== Excerpted data ==

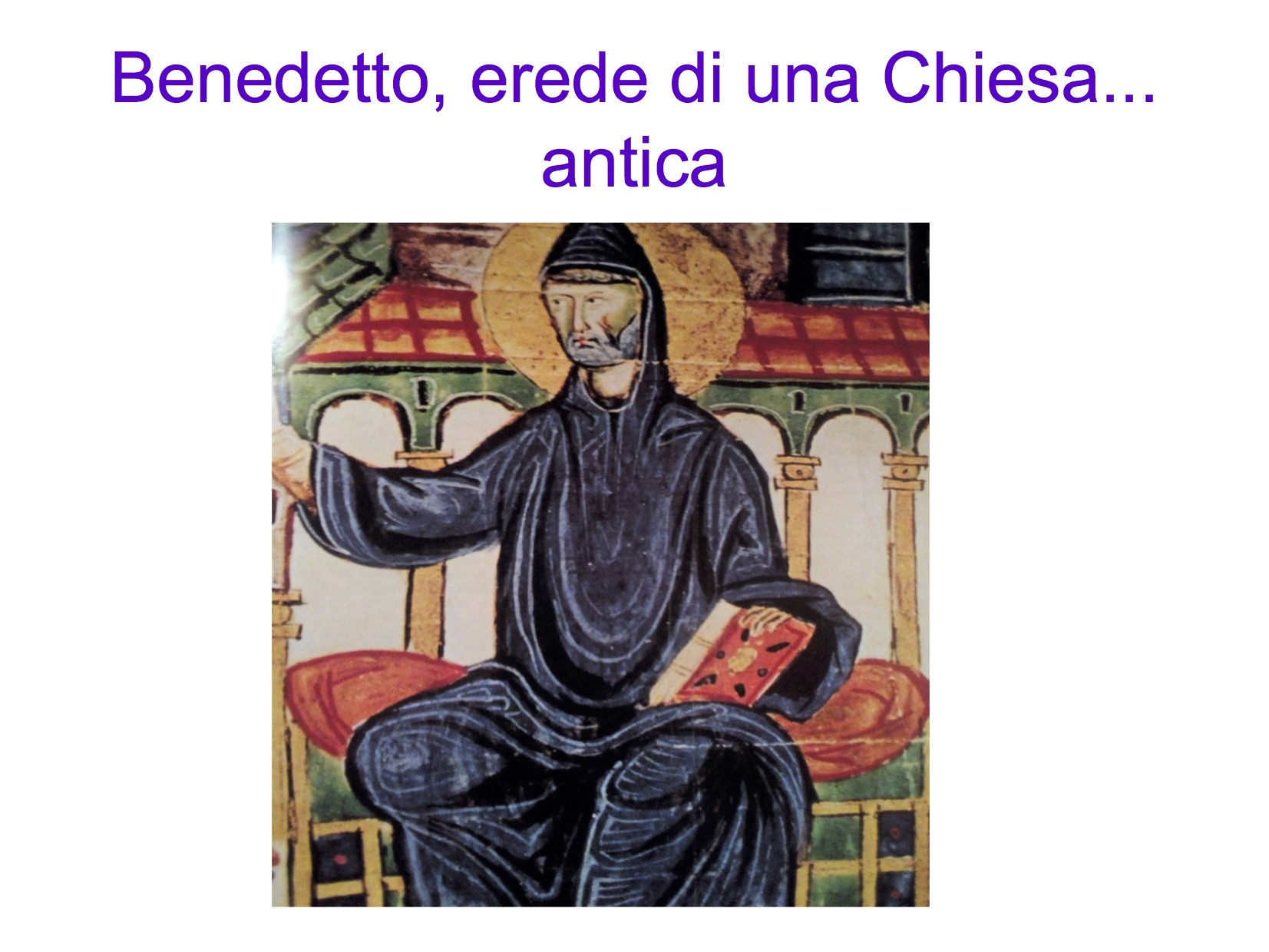 Bonifacio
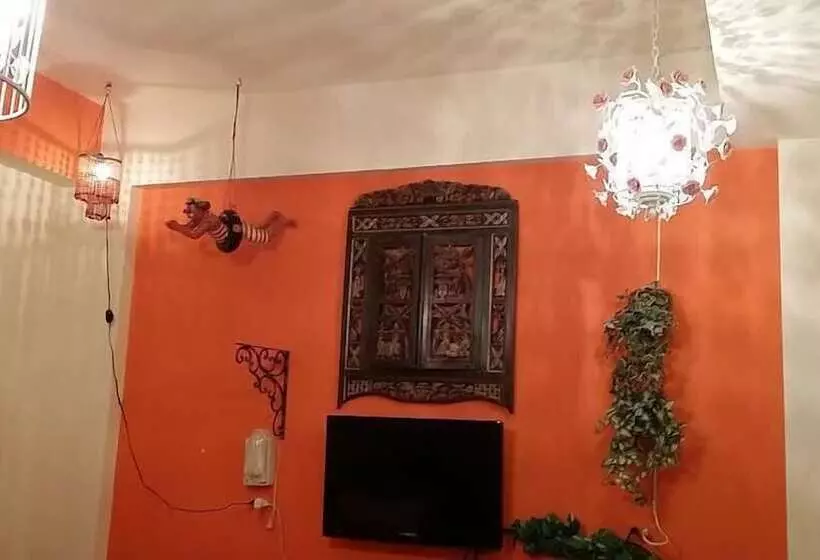 ペンション Hualien Seaside Ocean B&b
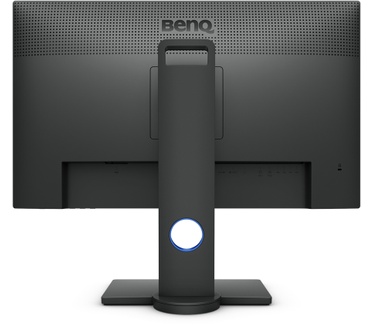 BenQ PD2700U Zwart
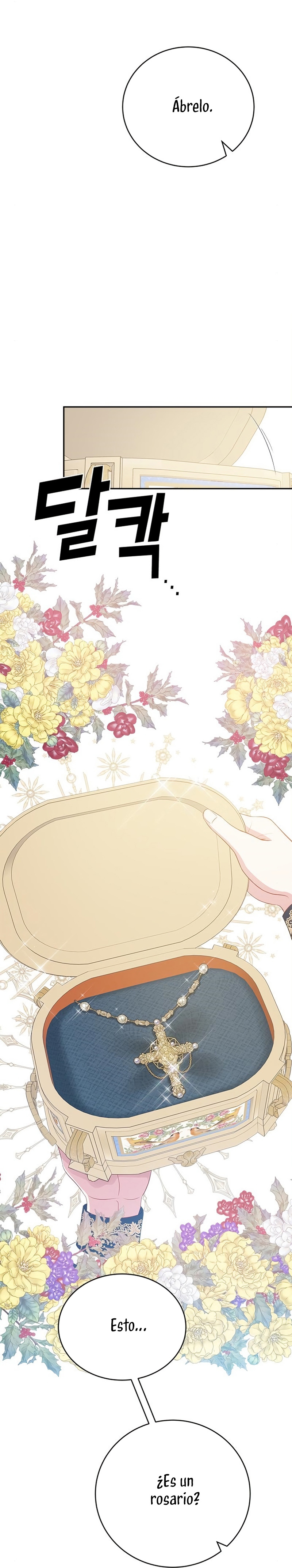 ¿Para qué vive ese malvado dragón? Capítulo 38 - Página 14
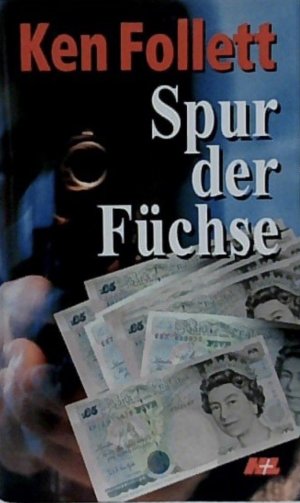 Spur der Füchse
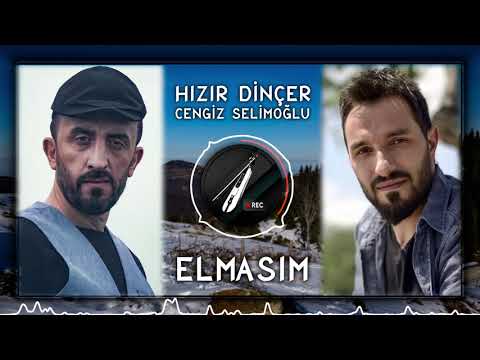 Cengiz Selimoğlu & Hızır Dinçer - Elmasım ✔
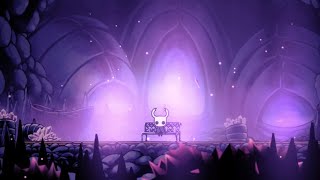 Hollow Knight Part 1/? (Clearing Out My Massive Backlog Of Unfinished Games #1)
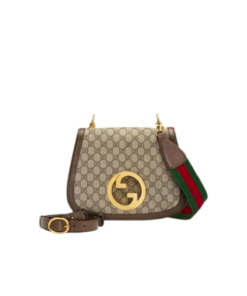 Gucci Blondie Medium Shoulder Bag 699210 96Iwg 8745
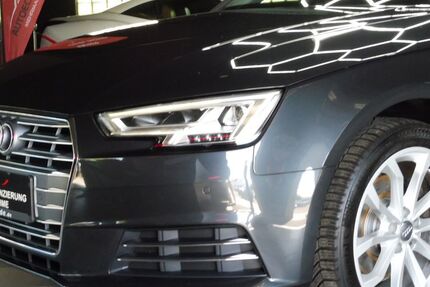 Audi A4 95.880 km 18.999 &euro; Bünde 32257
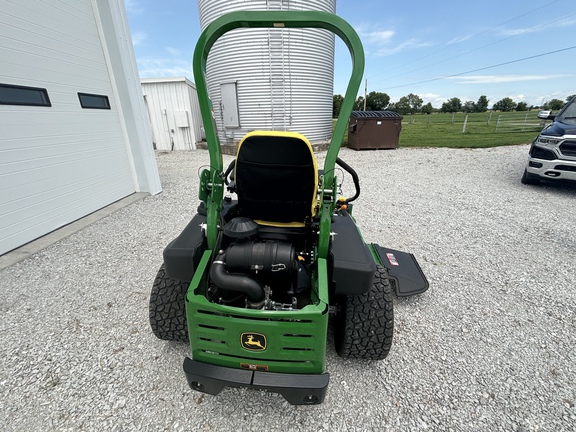 Used 2024 John Deere Z950M Zero Turn Mowers at Koenig Equipment in Knightstown, IN - Photo5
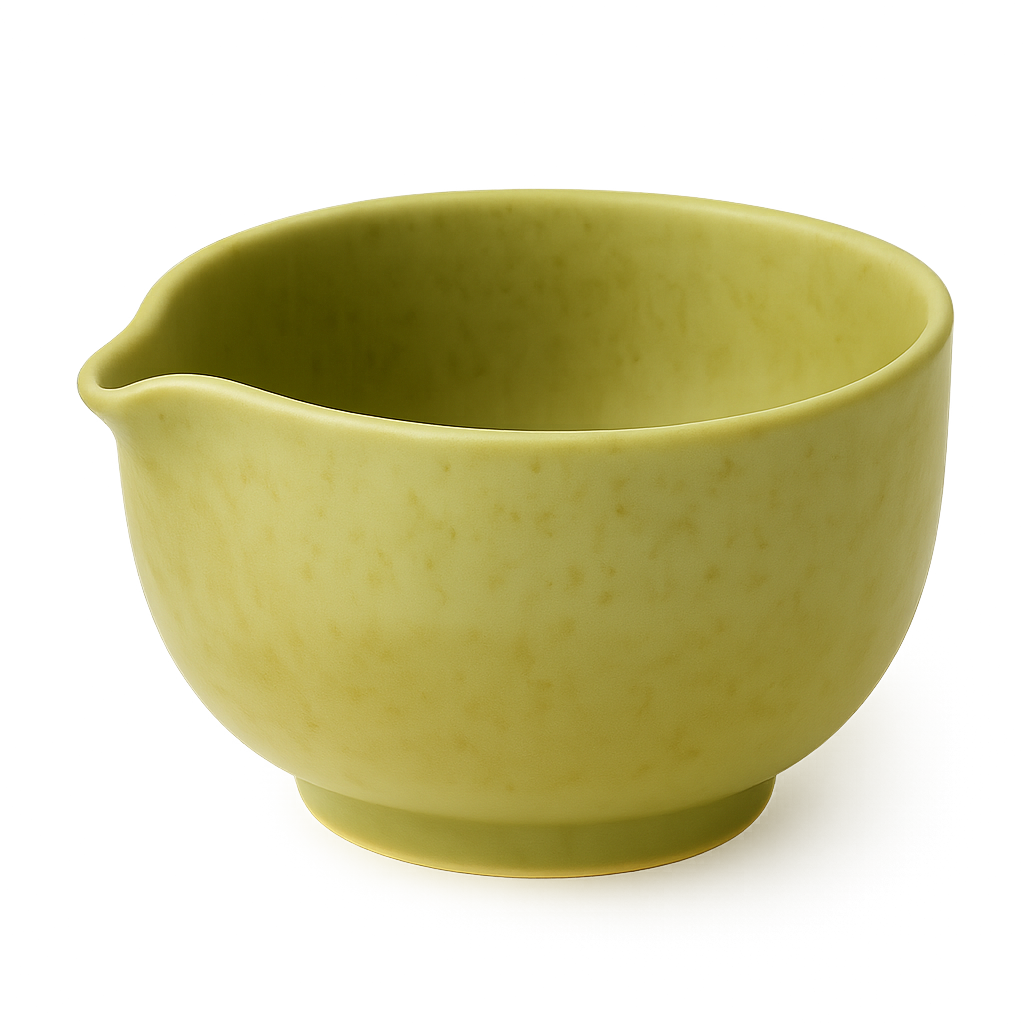 Hisuiro 翡翠 Matcha Set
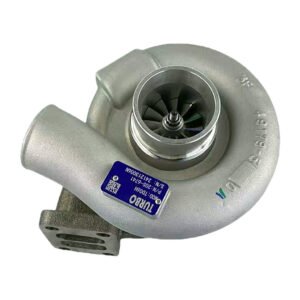 TD06H turbocharger 205-6741 product image 4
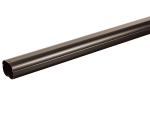 SD-77-B INABA DENKO SLIMDUCT SD Lineset Cover 2 m (brown) - Image 4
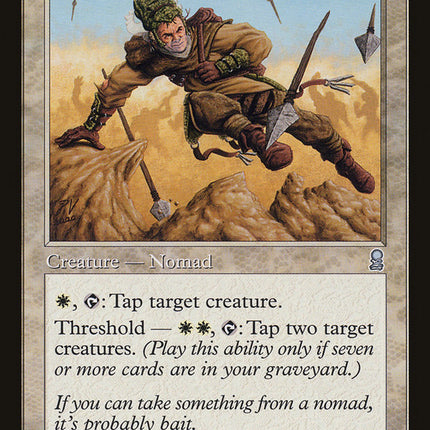 Nomad Decoy [Odyssey]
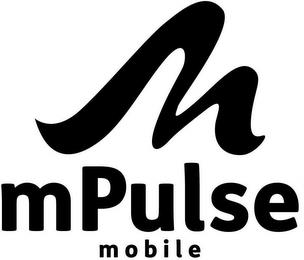 M MPULSE MOBILE trademark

===

## Problem requirements
With the images excluded, all entries are to be given again exactly.

## Response to this exercise
 Bonifacio
 ペンション Hualien Seaside Ocean B&b
 BenQ PD2700U Zwart
 ¿Para qué vive ese malvado dragón? Capítulo 38 - Página 14
 Spur der Füchse
 Cengiz Selimoğlu & Hızır Dinçer - Elmasım ✔
 Hollow Knight Part 1/? (Clearing Out My Massive Backlog Of Unfinished Games #1)
 Gucci Blondie Medium Shoulder Bag 699210 96Iwg 8745
 Audi A4 95.880 km 18.999 &euro; Bünde 32257
 Used 2024 John Deere Z950M Zero Turn Mowers at Koenig Equipment in Knightstown, IN - Photo5
 Hisuiro 翡翠 Matcha Set
 TD06H turbocharger 205-6741 product image 4
 SD-77-B INABA DENKO SLIMDUCT SD Lineset Cover 2 m (brown) - Image 4
 Nomad Decoy [Odyssey]
 M MPULSE MOBILE trademark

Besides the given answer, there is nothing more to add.